Towards Quantum-Enabled 6G Slicing

TL;DR

This paper explores a novel quantum machine learning framework for 6G network slicing, leveraging federated quantum deep reinforcement learning to enhance decision-making and resource management at the network edge.

Contribution

It introduces the first federated quantum deep reinforcement learning approach for 6G slicing, combining quantum computing with distributed decision agents in a cloud-native infrastructure.

Findings

Quantum approach achieves comparable performance to classical benchmarks.

Demonstrates quantum advantage in parameter reduction.
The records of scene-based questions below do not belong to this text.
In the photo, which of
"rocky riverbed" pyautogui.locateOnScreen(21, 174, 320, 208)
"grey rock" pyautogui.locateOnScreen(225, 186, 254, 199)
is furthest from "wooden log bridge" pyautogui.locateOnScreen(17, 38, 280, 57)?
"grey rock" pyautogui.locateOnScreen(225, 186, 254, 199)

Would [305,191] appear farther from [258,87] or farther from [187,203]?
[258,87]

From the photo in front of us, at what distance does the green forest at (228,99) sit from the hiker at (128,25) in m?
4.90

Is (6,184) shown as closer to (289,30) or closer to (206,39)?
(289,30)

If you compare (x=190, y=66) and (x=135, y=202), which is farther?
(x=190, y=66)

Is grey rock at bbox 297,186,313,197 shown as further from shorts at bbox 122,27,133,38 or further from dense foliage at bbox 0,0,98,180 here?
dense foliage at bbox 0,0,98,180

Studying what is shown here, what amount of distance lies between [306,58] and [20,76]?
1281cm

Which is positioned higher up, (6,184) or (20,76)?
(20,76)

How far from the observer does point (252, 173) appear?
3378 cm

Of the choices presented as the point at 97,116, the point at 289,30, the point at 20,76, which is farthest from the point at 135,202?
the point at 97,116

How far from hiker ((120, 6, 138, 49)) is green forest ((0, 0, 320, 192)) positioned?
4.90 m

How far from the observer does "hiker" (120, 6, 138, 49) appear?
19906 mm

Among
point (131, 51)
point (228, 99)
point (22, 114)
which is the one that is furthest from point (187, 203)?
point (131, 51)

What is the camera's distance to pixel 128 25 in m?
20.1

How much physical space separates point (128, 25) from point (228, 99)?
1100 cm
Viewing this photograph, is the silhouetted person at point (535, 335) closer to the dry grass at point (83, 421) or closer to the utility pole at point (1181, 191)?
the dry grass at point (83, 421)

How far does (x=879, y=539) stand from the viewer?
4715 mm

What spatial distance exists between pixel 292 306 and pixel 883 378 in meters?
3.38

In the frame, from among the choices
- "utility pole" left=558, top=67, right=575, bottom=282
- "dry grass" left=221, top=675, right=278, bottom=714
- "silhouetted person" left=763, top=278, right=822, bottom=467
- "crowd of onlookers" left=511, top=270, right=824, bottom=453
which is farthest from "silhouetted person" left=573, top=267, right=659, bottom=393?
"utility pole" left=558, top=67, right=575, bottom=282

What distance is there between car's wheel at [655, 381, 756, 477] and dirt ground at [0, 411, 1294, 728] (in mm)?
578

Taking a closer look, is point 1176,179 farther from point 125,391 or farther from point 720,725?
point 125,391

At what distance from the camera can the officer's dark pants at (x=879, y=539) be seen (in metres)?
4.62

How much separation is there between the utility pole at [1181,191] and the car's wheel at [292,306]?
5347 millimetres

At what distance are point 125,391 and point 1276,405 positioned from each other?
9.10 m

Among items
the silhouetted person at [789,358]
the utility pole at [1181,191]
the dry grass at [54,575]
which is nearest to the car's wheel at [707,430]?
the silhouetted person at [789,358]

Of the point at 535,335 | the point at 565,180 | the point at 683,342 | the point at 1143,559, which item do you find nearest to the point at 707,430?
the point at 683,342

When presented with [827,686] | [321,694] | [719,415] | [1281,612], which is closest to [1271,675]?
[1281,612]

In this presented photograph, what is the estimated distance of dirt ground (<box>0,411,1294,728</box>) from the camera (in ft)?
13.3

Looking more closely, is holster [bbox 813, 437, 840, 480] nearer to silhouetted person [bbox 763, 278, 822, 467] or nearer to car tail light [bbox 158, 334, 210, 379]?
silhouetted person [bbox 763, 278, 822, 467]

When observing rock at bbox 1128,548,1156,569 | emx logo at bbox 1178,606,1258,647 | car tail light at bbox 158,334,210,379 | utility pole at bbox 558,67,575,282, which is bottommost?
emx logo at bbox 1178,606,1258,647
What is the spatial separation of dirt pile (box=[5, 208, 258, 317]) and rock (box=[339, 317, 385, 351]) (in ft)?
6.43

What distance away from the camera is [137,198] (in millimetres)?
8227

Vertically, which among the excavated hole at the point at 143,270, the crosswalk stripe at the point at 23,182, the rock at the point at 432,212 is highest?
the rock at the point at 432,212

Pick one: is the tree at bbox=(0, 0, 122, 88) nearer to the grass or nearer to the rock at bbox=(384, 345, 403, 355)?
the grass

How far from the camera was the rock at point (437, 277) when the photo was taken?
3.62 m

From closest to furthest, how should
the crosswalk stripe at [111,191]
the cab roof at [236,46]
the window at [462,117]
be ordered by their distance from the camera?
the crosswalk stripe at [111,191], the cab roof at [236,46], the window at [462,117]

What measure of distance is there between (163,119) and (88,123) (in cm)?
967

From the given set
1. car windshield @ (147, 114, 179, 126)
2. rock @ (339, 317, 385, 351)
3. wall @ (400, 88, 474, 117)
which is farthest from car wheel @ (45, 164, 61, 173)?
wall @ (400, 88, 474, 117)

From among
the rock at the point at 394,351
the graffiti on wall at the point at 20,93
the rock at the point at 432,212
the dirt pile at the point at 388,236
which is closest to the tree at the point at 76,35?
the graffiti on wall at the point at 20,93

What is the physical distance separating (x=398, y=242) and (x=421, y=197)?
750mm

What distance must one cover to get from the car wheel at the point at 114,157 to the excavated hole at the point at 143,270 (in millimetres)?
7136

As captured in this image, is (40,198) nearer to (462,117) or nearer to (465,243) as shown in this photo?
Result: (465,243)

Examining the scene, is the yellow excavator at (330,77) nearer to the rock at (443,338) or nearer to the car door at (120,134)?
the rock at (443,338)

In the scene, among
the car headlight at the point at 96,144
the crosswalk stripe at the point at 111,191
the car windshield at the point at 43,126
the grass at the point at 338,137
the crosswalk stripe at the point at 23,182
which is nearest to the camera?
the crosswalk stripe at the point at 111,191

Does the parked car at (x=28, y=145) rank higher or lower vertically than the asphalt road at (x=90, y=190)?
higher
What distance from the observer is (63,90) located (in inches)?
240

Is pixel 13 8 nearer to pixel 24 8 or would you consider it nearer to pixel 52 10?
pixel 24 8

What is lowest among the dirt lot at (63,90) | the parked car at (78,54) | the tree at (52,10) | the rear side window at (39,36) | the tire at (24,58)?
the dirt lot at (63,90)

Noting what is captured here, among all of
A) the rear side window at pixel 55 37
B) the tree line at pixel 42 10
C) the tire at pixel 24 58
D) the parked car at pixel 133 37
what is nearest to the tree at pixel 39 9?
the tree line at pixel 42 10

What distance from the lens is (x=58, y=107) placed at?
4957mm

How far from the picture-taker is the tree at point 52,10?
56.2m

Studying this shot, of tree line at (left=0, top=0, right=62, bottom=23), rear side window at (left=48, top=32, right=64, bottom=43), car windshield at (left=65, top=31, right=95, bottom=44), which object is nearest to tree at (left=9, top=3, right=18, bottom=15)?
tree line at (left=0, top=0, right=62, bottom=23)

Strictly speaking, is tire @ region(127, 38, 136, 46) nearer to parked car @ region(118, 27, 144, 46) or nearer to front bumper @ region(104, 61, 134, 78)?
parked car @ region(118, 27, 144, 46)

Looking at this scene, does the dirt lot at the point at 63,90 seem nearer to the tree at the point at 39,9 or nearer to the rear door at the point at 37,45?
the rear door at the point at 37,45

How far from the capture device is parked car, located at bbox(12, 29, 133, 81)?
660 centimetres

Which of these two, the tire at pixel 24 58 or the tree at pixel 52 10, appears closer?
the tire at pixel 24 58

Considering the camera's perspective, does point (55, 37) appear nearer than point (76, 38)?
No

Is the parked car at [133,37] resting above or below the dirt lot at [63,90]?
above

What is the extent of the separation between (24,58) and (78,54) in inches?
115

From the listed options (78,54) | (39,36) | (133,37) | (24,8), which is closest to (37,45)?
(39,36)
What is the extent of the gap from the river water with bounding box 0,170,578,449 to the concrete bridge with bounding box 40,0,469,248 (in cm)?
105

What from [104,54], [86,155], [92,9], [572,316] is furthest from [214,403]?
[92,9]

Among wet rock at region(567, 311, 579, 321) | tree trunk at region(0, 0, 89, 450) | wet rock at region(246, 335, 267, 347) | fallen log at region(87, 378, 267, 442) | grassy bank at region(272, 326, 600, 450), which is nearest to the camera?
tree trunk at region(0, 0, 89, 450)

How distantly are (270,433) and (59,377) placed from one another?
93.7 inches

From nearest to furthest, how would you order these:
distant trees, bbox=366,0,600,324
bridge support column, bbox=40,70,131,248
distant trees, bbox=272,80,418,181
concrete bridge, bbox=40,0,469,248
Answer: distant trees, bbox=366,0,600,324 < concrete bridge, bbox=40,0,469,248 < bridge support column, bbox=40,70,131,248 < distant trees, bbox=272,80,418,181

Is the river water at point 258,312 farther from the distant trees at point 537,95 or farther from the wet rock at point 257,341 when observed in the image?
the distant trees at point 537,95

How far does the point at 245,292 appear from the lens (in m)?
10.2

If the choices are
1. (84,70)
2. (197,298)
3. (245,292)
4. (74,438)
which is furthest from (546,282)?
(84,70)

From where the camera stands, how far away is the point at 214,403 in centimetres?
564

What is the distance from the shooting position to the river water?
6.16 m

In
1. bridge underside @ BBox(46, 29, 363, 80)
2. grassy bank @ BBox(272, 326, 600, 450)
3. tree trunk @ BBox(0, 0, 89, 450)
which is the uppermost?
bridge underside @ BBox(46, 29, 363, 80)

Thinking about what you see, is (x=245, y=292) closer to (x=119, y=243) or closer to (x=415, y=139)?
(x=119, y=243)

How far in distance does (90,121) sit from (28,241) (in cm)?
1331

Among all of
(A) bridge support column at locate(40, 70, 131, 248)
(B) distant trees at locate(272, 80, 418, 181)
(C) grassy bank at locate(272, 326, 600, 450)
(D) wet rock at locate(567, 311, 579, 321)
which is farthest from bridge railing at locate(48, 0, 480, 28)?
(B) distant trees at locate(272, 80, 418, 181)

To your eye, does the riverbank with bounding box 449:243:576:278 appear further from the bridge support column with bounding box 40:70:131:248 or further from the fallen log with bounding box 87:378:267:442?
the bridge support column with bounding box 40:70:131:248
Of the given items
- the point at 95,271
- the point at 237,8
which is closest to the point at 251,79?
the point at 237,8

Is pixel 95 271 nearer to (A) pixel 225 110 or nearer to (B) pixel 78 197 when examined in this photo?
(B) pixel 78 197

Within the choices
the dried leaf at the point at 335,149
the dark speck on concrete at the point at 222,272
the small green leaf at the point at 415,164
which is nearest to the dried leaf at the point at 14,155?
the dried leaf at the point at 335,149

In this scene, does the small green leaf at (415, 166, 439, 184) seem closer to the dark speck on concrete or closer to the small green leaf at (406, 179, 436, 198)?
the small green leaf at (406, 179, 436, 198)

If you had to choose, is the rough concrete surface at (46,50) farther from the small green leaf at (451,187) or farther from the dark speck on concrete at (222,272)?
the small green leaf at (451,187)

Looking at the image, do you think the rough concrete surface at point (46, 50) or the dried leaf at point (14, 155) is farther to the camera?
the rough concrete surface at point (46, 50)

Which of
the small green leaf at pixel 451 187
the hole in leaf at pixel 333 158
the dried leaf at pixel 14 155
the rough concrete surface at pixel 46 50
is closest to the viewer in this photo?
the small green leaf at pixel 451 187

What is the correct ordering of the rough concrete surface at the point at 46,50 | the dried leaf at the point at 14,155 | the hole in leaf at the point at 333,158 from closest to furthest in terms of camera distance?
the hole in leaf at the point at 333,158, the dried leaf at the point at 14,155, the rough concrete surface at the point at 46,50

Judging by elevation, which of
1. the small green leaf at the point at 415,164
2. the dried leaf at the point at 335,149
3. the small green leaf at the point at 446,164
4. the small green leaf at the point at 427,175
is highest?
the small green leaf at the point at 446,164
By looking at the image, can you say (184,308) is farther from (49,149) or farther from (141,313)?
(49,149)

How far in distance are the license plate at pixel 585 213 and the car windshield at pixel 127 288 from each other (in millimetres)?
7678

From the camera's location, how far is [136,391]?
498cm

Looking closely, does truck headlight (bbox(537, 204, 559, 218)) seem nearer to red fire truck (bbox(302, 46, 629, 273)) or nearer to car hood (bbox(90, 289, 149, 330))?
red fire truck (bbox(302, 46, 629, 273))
First exploratory study of FQDRL in 6G networks.

Abstract

The quantum machine learning (QML) paradigms and their synergies with network slicing can be envisioned to be a disruptive technology on the cusp of entering to era of sixth-generation (6G), where the mobile communication systems are underpinned in the form of advanced tenancy-based digital use-cases to meet different service requirements. To overcome the challenges of massive slices such as handling the increased dynamism, heterogeneity, amount of data, extended training time, and variety of security levels for slice instances, the power of quantum computing pursuing a distributed computation and learning can be deemed as a promising prerequisite. In this intent, we propose a cloud-native federated learning framework based on quantum deep reinforcement learning (QDRL) where distributed decision agents deployed as micro-services at the edge and cloud through Kubernetes infrastructure then are connected dynamically to the radio access network (RAN). Specifically, the decision agents leverage the remold of classical deep reinforcement learning (DRL) algorithm into variational quantum circuits (VQCs) to obtain the optimal cooperative control on slice resources. The initial numerical results show that the proposed federated QDRL (FQDRL) scheme provides comparable performance than benchmark solutions and reveals the quantum advantage in parameter reduction. To the best of our knowledge, this is the first exploratory study considering an FQDRL approach for 6G communication network.